“La lectura es un gimnasio para la mente”, dice Ignacio Morgado, catedrático de psicobiología y director del Instituto de Neurociencias en la Universidad Autónoma de Barcelona.
Para que unos (¿simples?) símbolos lleguen a contener vidas, ideas y mundos, para que puedan ser primero almacenados y luego compartidos, algo tiene que suceder en nuestros cerebros que permita ese torrente. “Cuando estás leyendo”, prosigue Morgado, “tiene que activarse la corteza occipital, la responsable de la visión, pero también la auditiva, que permite rememorar los sonidos. O las áreas relacionadas con la memoria. ¿Cómo si no vas a poder evocar episodios y emociones que se relacionan con tu propia vida?”.
Alejada durante mucho tiempo de estos procesos, la investigación científica ha tratado de acercarse en los últimos años a ellos. (Y, como veremos, también ciertos proyectos han tratado de acercar ciencia y lectura desde las humanidades). Muchos de ellos han tratado de ver qué sucede en el cerebro mientras leemos. Para ello se usan pruebas de resonancia magnética funcional, una suerte de escáner que detecta en directo el consumo de azúcar en cada zona del cerebro. En una relación lógica y, en general, bastante consistente: cuanto más funciona un área, mayor es la demanda de energía y mayor su consumo.

Datos de comprensión de gráficos
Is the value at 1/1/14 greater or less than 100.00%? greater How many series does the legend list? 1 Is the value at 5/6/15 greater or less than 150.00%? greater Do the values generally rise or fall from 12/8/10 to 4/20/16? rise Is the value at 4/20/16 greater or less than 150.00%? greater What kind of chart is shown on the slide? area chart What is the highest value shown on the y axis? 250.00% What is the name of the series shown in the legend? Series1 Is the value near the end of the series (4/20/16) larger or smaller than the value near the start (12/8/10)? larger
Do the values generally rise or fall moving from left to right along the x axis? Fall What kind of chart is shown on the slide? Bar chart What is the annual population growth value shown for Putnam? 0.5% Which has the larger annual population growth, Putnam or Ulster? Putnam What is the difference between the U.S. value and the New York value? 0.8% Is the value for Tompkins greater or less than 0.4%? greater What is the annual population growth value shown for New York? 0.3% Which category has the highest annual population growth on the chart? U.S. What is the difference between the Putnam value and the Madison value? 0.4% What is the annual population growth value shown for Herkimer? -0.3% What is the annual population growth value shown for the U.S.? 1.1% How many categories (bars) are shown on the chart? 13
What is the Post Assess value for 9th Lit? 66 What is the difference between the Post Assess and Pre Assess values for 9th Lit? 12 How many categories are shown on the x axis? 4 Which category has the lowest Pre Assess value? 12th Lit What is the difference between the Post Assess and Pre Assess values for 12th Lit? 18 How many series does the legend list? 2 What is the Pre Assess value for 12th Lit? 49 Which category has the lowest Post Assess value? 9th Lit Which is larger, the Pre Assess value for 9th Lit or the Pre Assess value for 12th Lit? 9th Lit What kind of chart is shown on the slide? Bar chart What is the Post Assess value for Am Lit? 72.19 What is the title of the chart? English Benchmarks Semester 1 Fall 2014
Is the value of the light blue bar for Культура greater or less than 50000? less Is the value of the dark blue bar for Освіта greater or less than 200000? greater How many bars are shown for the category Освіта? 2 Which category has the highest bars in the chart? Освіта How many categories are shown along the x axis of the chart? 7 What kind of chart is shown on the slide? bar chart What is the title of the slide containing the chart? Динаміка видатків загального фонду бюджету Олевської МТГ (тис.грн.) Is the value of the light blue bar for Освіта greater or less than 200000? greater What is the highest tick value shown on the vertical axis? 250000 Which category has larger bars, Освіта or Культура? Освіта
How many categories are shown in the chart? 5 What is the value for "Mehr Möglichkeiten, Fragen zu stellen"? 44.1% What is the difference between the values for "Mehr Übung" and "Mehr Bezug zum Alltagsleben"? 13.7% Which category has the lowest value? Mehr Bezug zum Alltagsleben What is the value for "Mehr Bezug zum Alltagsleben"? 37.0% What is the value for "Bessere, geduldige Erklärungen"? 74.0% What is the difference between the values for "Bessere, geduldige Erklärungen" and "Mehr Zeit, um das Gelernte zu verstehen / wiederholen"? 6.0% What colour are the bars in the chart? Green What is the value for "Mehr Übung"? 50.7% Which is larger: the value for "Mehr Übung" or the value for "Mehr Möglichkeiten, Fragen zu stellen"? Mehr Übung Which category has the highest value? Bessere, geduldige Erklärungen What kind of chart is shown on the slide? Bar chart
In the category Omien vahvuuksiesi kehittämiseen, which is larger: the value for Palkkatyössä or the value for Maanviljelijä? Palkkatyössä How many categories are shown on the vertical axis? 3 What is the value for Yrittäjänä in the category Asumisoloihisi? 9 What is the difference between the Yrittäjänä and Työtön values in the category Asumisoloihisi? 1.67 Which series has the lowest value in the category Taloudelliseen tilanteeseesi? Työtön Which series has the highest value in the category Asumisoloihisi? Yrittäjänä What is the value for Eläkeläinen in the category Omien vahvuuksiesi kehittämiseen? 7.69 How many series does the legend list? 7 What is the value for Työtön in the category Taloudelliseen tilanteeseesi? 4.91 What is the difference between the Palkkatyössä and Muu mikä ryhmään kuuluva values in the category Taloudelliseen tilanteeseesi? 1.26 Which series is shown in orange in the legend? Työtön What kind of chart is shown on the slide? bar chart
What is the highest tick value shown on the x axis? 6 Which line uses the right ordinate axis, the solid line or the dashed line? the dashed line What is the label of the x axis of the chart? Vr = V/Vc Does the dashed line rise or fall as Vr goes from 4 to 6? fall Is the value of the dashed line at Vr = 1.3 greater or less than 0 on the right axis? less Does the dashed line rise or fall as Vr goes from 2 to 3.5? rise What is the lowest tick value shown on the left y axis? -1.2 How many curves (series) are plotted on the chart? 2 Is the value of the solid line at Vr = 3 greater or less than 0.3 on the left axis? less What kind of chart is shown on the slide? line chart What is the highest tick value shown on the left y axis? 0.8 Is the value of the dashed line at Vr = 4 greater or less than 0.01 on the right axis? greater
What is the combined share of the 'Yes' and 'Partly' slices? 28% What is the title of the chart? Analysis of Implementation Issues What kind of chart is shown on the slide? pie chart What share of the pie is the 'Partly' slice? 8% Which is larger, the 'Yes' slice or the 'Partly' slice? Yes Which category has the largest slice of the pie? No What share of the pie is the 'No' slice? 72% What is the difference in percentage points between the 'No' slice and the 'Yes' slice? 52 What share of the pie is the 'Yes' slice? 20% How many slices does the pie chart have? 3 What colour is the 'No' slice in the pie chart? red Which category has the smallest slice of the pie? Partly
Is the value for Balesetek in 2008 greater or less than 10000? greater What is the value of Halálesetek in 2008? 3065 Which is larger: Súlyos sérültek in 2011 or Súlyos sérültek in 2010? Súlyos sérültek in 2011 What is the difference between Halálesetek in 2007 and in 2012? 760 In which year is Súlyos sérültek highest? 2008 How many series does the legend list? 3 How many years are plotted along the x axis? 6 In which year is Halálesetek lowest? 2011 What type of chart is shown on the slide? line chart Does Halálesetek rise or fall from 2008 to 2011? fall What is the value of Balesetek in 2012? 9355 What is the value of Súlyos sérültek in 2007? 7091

Tarea de trabajo 1: Según el texto sobre la lectura y el cerebro, ¿qué detecta en directo la resonancia magnética funcional?
Tarea de trabajo 2: Actualiza el pasaje del texto sobre la lectura y el cerebro que empieza con las palabras "Alejada durante mucho" y termina con "mayor su consumo.", sustituyendo "escáner" por "aparato".
Tarea de trabajo 3: Prolonga el texto sobre la lectura y el cerebro a partir de su última oración.

Resultado del ejercicio 1: El consumo de azúcar en cada zona del cerebro.

Resultado del ejercicio 2:
Alejada durante mucho tiempo de estos procesos, la investigación científica ha tratado de acercarse en los últimos años a ellos. (Y, como veremos, también ciertos proyectos han tratado de acercar ciencia y lectura desde las humanidades). Muchos de ellos han tratado de ver qué sucede en el cerebro mientras leemos. Para ello se usan pruebas de resonancia magnética funcional, una suerte de aparato que detecta en directo el consumo de azúcar en cada zona del cerebro. En una relación lógica y, en general, bastante consistente: cuanto más funciona un área, mayor es la demanda de energía y mayor su consumo.

Resultado del ejercicio 3:
Algunos de esos estudios han visto que cuando leemos palabras asociadas a olores intensos se activan las áreas cerebrales relacionadas con el olfato. Que cuando un personaje realiza alguna acción, nuestro cerebro la remeda en la región responsable. Que cuando leemos palabras como chupar, agarrar o pegar una patada, se activan respectivamente las áreas de la corteza premotora relacionadas con la cara, con los brazos, con las piernas.
(Que no hay un espíritu de la lectura; que todo lo que es comunicado, interpretado o revivido tiene forzosamente su neuronal correlato).